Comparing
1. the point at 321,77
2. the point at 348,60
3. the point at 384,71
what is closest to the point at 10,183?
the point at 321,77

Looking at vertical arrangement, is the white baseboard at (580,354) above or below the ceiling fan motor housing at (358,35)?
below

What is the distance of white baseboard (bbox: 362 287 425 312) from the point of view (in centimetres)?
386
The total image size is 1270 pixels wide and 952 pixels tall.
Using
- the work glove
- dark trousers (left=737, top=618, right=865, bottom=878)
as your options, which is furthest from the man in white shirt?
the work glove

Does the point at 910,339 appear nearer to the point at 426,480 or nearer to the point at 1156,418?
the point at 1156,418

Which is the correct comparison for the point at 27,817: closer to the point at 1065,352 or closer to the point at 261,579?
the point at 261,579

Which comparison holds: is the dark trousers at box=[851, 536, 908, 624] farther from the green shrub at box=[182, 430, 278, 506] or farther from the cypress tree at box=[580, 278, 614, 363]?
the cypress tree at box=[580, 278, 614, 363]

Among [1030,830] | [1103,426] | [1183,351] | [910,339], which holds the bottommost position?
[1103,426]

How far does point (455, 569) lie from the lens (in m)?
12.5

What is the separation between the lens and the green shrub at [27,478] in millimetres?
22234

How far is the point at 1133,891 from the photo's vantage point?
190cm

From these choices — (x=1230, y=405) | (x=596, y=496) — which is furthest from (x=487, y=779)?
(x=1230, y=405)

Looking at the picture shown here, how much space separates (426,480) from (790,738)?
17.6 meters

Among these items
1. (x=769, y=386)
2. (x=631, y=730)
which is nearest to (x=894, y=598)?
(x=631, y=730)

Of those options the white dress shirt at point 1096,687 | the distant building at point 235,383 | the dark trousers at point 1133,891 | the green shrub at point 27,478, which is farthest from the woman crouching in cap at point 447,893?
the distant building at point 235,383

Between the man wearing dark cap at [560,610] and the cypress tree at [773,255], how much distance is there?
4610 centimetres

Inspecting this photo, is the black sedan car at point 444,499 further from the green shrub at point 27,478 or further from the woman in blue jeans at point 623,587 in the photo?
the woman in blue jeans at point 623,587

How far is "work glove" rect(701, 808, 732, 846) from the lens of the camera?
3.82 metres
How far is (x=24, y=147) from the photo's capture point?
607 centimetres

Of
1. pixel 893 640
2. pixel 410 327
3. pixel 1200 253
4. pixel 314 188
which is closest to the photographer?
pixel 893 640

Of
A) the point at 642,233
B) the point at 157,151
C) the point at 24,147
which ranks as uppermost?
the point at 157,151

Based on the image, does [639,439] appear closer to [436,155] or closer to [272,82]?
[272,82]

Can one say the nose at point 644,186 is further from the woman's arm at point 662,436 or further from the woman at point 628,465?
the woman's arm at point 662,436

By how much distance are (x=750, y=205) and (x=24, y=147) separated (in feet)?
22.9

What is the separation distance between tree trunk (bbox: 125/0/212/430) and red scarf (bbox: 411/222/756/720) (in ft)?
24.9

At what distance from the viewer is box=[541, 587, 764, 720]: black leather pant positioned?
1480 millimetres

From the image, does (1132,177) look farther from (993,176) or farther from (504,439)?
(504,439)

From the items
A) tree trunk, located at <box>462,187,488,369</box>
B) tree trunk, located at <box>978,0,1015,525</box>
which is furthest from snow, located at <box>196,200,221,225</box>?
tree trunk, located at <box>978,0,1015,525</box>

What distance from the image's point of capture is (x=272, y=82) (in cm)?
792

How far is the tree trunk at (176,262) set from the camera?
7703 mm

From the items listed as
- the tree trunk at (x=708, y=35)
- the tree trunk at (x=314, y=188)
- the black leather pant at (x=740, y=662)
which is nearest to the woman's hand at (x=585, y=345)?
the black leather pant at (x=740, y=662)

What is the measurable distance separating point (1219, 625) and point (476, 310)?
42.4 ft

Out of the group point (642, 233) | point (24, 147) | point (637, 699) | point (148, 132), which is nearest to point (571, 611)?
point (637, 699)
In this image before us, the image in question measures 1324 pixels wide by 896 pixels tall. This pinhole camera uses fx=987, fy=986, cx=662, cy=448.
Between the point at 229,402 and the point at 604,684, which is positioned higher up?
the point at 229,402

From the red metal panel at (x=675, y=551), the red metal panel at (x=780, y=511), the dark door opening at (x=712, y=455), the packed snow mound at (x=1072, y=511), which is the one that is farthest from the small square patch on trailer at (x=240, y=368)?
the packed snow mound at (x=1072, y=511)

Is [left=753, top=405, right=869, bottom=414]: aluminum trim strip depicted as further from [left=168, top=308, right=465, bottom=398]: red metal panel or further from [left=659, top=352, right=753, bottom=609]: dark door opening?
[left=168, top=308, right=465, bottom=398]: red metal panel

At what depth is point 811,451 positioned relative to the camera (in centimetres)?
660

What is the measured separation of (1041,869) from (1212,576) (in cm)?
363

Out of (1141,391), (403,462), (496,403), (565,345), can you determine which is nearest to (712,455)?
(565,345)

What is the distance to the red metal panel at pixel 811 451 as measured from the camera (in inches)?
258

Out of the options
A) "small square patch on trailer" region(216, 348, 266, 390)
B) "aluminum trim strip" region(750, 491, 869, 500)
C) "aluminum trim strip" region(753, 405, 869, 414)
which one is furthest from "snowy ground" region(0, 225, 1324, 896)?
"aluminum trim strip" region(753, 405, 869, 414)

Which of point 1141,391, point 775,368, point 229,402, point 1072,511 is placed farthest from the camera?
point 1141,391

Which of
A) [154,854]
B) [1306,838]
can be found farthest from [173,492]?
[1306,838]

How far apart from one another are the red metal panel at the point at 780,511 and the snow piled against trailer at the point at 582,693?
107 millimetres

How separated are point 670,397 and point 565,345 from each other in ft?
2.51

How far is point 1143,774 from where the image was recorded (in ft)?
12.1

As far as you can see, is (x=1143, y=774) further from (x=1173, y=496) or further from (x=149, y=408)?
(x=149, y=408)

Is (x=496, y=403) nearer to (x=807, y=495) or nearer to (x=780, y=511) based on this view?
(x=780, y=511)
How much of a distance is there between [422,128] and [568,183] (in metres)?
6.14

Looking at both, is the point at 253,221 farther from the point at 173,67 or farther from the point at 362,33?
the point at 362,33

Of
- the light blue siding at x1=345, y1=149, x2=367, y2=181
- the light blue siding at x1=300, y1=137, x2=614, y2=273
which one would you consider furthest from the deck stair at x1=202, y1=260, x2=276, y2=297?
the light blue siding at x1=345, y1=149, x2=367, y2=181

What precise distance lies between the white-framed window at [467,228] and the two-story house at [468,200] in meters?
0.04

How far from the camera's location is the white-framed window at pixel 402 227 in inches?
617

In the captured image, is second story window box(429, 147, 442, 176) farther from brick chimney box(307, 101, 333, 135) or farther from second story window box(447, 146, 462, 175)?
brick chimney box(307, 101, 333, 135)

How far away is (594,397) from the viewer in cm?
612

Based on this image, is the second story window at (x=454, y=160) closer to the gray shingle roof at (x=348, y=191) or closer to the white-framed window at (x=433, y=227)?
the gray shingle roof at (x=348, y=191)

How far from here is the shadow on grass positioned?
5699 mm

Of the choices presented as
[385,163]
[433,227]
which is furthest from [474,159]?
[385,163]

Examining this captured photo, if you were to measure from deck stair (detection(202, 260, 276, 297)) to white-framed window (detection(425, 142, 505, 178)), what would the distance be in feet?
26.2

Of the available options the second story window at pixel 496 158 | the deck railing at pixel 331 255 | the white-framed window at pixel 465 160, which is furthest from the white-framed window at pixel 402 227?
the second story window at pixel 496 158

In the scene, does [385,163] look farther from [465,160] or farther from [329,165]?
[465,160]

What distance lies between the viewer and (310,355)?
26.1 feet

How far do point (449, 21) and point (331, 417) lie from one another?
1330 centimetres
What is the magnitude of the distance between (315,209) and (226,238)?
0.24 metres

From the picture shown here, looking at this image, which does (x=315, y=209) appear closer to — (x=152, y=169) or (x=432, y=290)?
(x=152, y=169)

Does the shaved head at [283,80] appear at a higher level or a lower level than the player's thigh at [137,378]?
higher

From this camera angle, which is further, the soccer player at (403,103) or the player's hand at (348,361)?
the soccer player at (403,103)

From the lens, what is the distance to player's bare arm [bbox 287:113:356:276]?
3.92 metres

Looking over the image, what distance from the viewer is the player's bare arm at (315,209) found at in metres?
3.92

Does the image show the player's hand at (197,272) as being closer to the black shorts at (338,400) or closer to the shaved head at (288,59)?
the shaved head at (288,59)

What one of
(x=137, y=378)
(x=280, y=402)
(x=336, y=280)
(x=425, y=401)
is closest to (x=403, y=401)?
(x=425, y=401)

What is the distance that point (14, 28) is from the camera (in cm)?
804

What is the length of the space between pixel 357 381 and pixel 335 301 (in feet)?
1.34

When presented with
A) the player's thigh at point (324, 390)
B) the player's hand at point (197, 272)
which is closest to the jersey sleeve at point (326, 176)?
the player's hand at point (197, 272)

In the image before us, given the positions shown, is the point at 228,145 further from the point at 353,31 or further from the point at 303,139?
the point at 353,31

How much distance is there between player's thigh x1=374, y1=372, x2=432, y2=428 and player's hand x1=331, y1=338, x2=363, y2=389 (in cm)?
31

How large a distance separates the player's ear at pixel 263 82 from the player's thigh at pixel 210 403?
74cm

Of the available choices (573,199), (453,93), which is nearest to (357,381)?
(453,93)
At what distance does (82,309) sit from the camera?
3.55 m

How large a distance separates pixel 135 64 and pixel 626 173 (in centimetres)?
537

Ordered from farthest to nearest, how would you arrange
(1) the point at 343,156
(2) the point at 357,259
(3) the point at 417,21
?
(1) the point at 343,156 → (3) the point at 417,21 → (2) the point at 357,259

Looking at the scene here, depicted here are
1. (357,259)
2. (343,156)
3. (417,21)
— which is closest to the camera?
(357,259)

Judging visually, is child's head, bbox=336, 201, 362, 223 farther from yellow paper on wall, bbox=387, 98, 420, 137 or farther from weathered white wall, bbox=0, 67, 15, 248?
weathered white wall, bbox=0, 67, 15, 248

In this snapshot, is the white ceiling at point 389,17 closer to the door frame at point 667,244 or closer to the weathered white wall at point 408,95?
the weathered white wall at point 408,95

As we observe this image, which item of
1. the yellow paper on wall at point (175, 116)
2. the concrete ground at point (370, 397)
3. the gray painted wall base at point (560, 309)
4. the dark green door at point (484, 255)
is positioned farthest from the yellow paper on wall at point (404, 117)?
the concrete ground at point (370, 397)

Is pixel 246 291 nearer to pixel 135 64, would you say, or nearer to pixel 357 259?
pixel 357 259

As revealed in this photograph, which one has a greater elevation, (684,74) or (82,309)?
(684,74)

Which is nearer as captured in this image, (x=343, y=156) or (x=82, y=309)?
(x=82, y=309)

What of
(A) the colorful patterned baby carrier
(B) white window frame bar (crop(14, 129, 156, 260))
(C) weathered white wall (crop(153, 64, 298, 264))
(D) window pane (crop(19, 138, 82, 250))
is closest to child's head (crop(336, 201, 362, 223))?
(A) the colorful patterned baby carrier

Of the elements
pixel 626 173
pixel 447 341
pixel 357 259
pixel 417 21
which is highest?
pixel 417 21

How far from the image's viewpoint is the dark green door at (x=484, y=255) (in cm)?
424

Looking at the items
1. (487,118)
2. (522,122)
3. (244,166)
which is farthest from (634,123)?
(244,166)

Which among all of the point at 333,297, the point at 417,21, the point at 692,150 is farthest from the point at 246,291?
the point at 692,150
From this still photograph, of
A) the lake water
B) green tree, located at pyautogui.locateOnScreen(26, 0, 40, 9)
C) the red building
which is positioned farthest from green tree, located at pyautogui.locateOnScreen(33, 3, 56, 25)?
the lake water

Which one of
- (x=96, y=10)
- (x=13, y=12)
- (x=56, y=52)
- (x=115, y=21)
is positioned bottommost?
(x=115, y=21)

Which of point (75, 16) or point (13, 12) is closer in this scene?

• **What is needed**
Please set out the material as a numbered list, from the line with "What distance lies" up to and including the line with "0.24 metres", leaving out any blank lines.

• **Correct response**
1. What distance lies between the viewer and (310,355)?
2. 26.1 feet
3. How far do point (449, 21) and point (331, 417) lie from one another?
4. 1330 centimetres
5. What is the magnitude of the distance between (315,209) and (226,238)?
6. 0.24 metres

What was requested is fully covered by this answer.